Perhaps your organization already employs physical access policies, has nice access control infrastructure, and rules and regulations. When’s the last time you audited these? Have you considered hiring penetration testers to see if your organization is so cozy that it can be socially engineered into a breech? How about crawling through plenums?
The last breach we saw was a guy in a service uniform walking in behind employees who were returning from a lunch outing.
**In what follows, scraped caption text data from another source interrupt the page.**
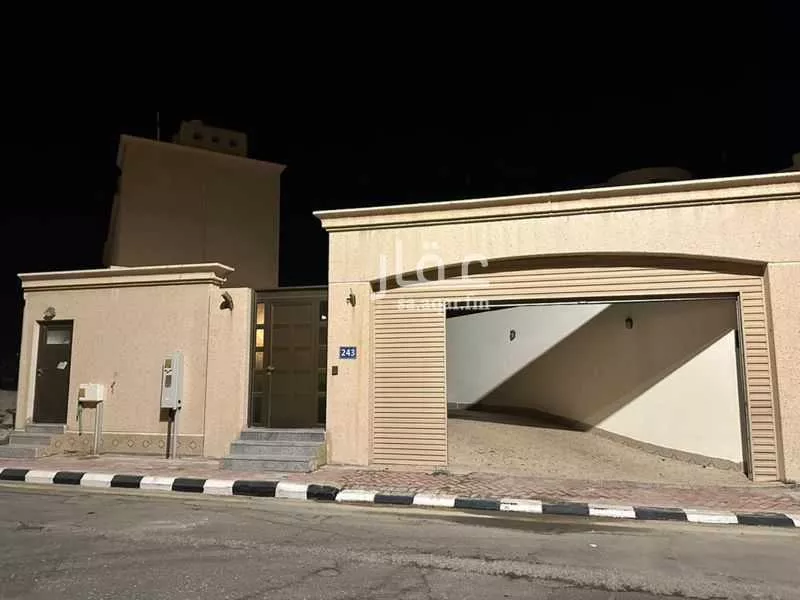 فيلا للبيع في شارع الدمام 1024, حي شاطئ نصف القمر, مدينة الدمام, المنطقة الشرقية 1 صورة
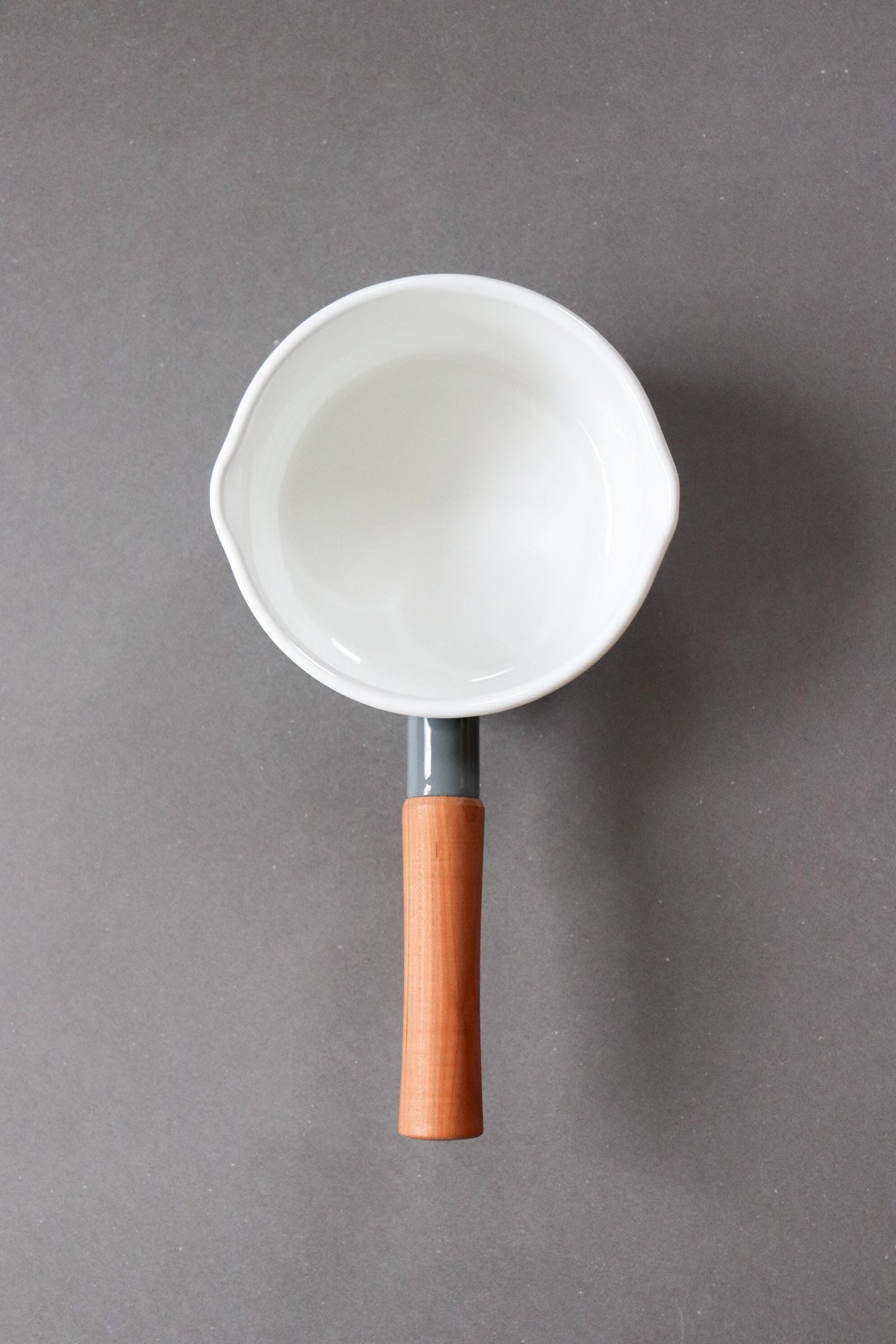 Noda Horo Couleur Enamel Saucepan 14cm, Japanese Enamel Pot with Lid, IH Compatible, Wooden Handle, Made in Japan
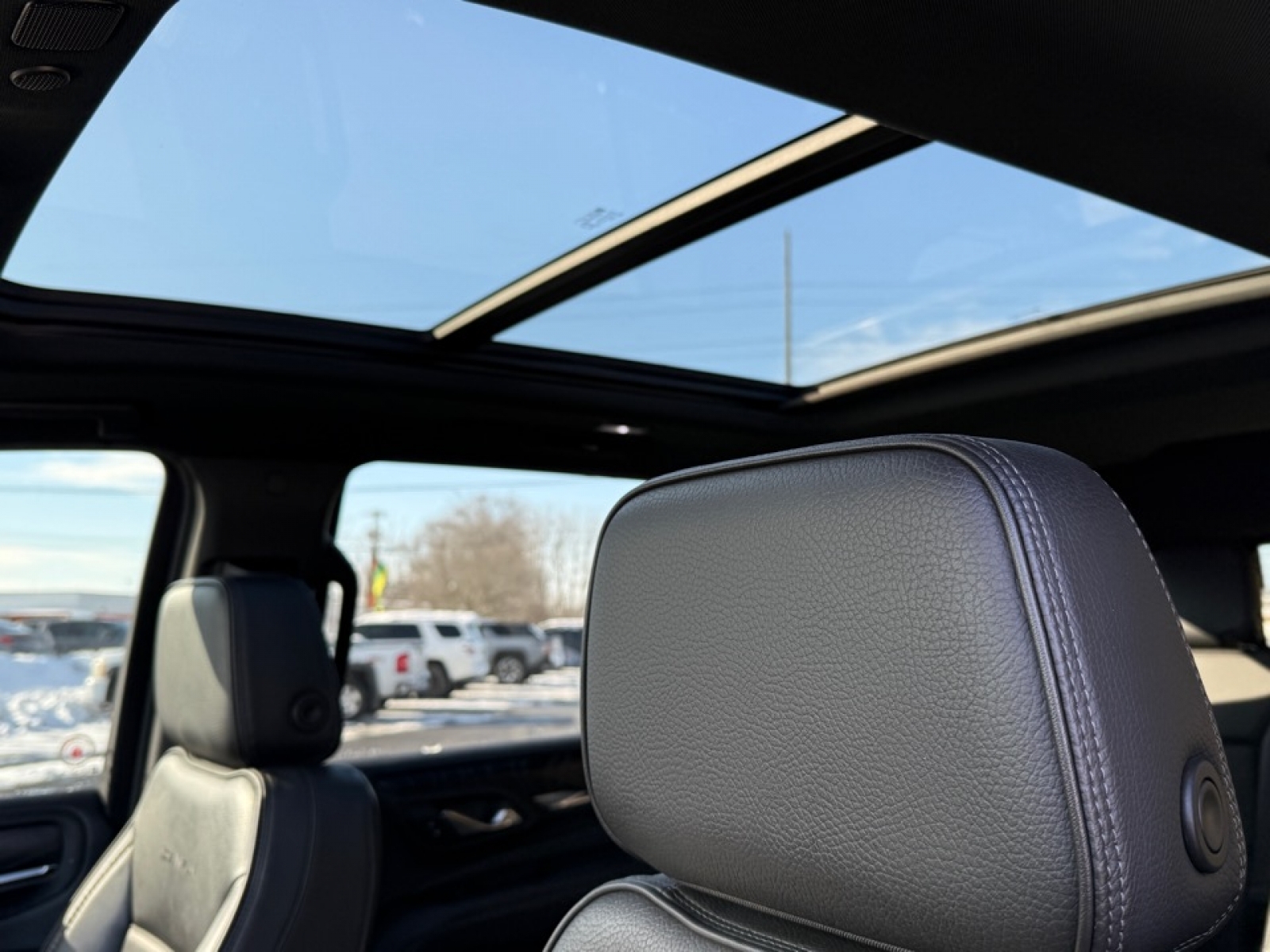 2022 GMC Yukon 4WD Denali, 39210, Photo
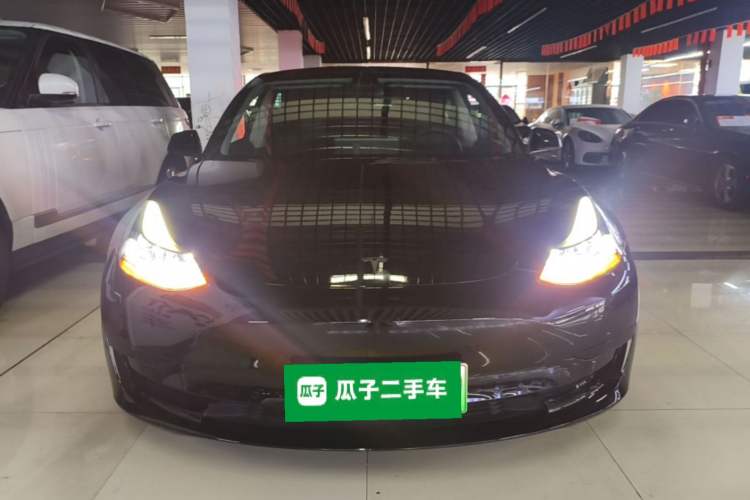 Used Tesla Model 3 2022 Rear-Wheel-Drive Version Front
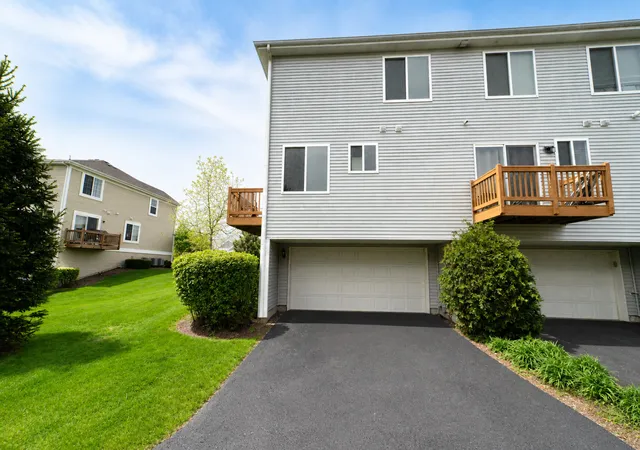 Homes for sale in Pingree Grove, IL | 1709 Windward Dr, Pingree Grove, IL 60140 | MLS# 12677066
He walked up to the Halon switch and took a picture of himself holding the switch, then MMS’d the picture to the CIO. His check was in the mail the next day.
6. And Just How Controlled Is Your Records Storage Facility?
Old records are like the trash; we hope we never see them again. I watch Iron Mountain trucks outside of larger organizations, merrily digesting carton after carton of paper. Such methods of destruction are often really good, but what of the records that have to be kept?
Most organizations have a record retention and e-discovery-fueled records policy. Along with the policy are a set of contractors who do the heavy lifting of organizational records, sometimes tapes or media, sometimes paper receipts and docs. Have you seen exactly where they go?
Some storage vendors subscribe to high standards. But these morgues of data are rarely visited, except by the records destruction people and occasionally the legal staff. Rarely does anyone actually go to the facility and audit the vendors.
Early this spring I traveled with an exec to their facility, located not far from his facility. The drill was to find a specific tape, in a specific box. We went to the storage facility’s counter. It would be a few minutes. We played Angry Birds and did texts. A half hour later, the tape couldn’t be found. We traveled back to where the storage container was supposed to be. There were mouse droppings everywhere, and numerous boxes had been chewed. By the looks of the dust on the floor, several mouse traps had been removed, but dried blood was still nearby.
Eventually the box turned up and so did the tape, and the tape worked. The humidity controls were working, and the tape hadn’t oxidized. The exec knows that others have oxidized, and are probably useless now—but are old enough not to matter. He has to keep them for ten years.
7. Your Leaky Hole of Social Media
Facebook, Google +, Twitter, and a few dozen other sites are really popular, and they’re a great place to exchange information and gain insight. And for regulated organizations (which includes most of us, today), they’re great leaky pipes.
People talk. And when they talk, they can give vast amounts of what should be proprietary information, unwittingly, to brag, or sooth egos, and so forth. The motivation isn’t the problem. Leaking information, however, is a problem.
Going to get a great bonus? Oh—that means sales are up! Hmmm, let’s go buy a few of those shares. Changes in the boardroom? Uh oh. New product coming out? Vendor trouble? The subpoena power in litigation today means that virtually all public network conversations are an easy grab when an injured party decides to sue. New e-Discovery tenets give large sway to admitting things like Twitter posts and conversations, and just about any kind of public online media.
You might be able to stop social media use on “company time.” But you need to establish, with the help of your legal department, a policy regarding the dissemination of your organization’s information, personnel, and employee involvement with your organization as it regards social media, social media e-mail, even what a Linked-In profile can say.
Loose lips sink ships. Social media seems to have become an ideal way to kvetch, complain, express joy and happiness, as well as share interesting information. Sometimes the information can be free expressions of ideas and opinions; other times, constraint should be shown. It’s a tricky area, and you need to understand how to implement social media information dissemination policies sooner, rather than later. Otherwise that new building you might be moving into at work might have bars.